Monday, November 14, 2005
DNA Polymerase for Genetic Change
- Escherichia coli DNA Polymerase IV Mutator Activity: Genetic Requirements and Mutational Specificity by Wagner and Nohmi.
- General Stress Response Regulator RpoS in Adaptive Mutation and Amplification in Escherichia coli by Lombardo, Aponyi, and Rosenberg.
These are both fascinating articles. What they are showing is that, in stress situations, E. Coli is actively modifying its genome on a specific plasmid. This means that the cell can (a) sense trouble, and (b) activate specific change mechanisms to accomplish changes. It has a high degree of specificity as to both the activation of the mutations as well as where the mutations occur. This is natural genetic engineering at work.
As per the creation model, the cell is not a passive bystander of happenstance changes and "hoping for the best", but is in control of the changes that occur.
Basically, what these articles are saying is that a specific stress response factor, called RpoS, is produced when E. Coli cells are in trouble.
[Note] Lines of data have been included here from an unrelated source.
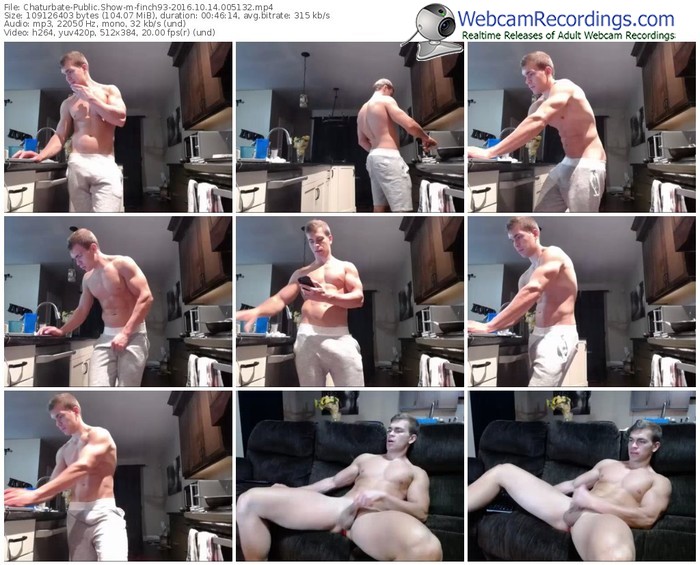 chaturbate-finch93-webcam-show-10_14_2016-00_51_32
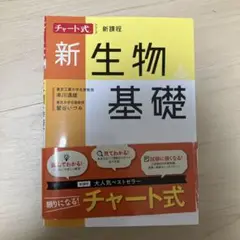 Item thumbnail for item 0d2fdcc1-da7b-46e6-8871-1c5d1daaede6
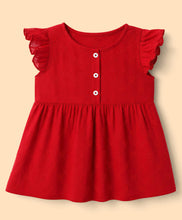 Load image into Gallery viewer, Cotton Embroidered Fabric Top Belted Short Set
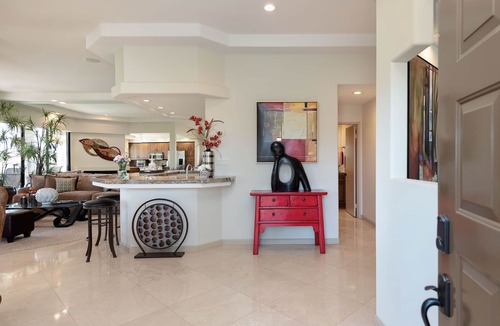 Palm Desert Condo | Luxury Premium Upgraded Home – Palm Desert, CA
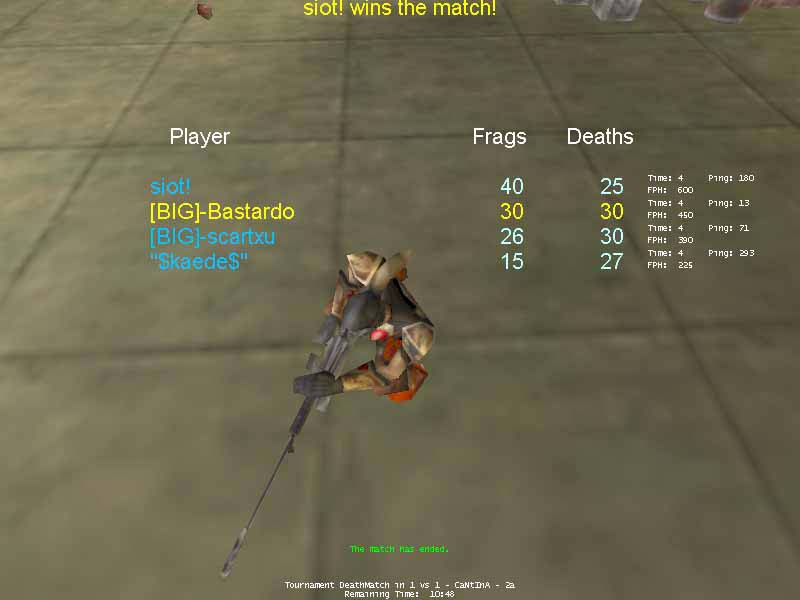 Shot0025_15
This causes the cell to switch from using its standard DNA Polymerase (the enzyme which copies the DNA) to using a new type called DNA Polymerase IV (or DNA PolIV for short) when copying a specific plasmid. This polymerase is used to induce mutations within the strand -- both point mutations and frame-shifts.
Note that while this may seem like random mutation it is in fact not -- it includes random factors, but is not entirely random. It seems to be a non-deterministic computation (i.e. - randomized within specified limits). This information shows that the cell acts as a "database administrator" over its genome, and can induce changes when needed, in the specific place that they are needed.
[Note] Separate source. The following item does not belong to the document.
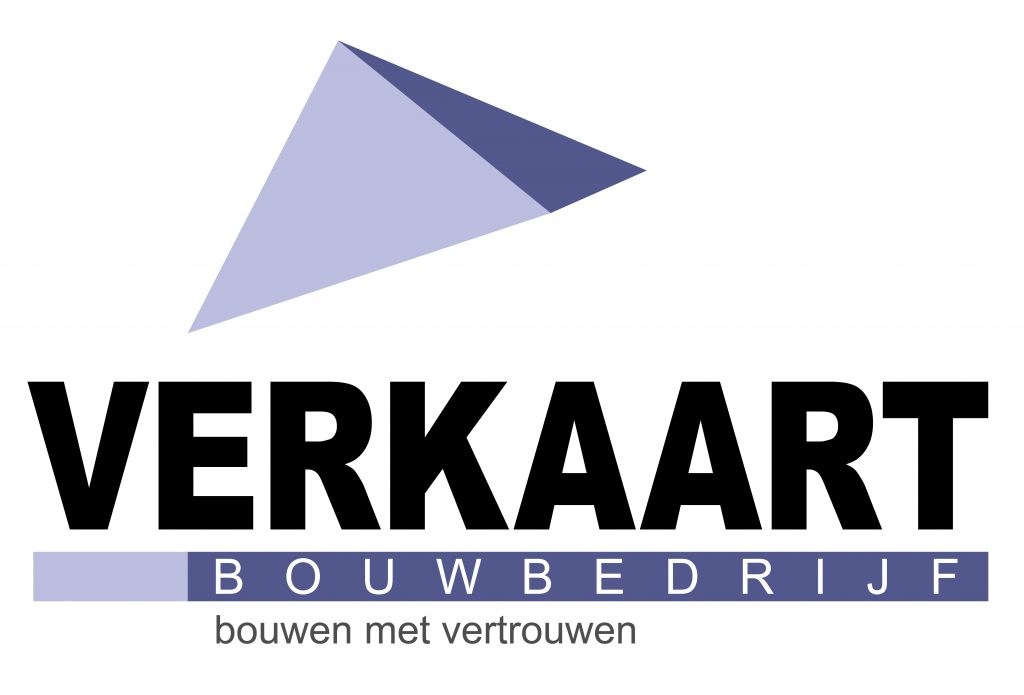 logo-verkaart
Note that the authors of the articles are very likely not creationists, though their data is very interesting and beneficial to creationists and others who use a telic approach to biology.
UPDATE: Upon closer reading of the second article, it seems that the authors do not feel that the mutation is directed, just a rate increase. The only reason for suspecting this listed in the article itself is that there were mutations on other genes. However, I don't see how that means that the mutation rate was globally changed. I think perhaps they are excluding the possibility of adaptive mutagenesis too early, based on data that is not necessarily in conflict with the idea. Rosenberg herself seems to be trying to push the hypermutation model past the adaptive mutation model, but I don't think the data supports that conclusion (see also here). It seems that their requirement for being "adaptive mutations" is that the mutation must be in exactly one gene. This is an absurd requirement. There is no reason that adaptive mutagenesis cannot be applied to a _set_ of genes. In fact, the F plasmid would be perfect for this to occur, as the plasmid does not even need to exist for the cell to function under normal circumstances.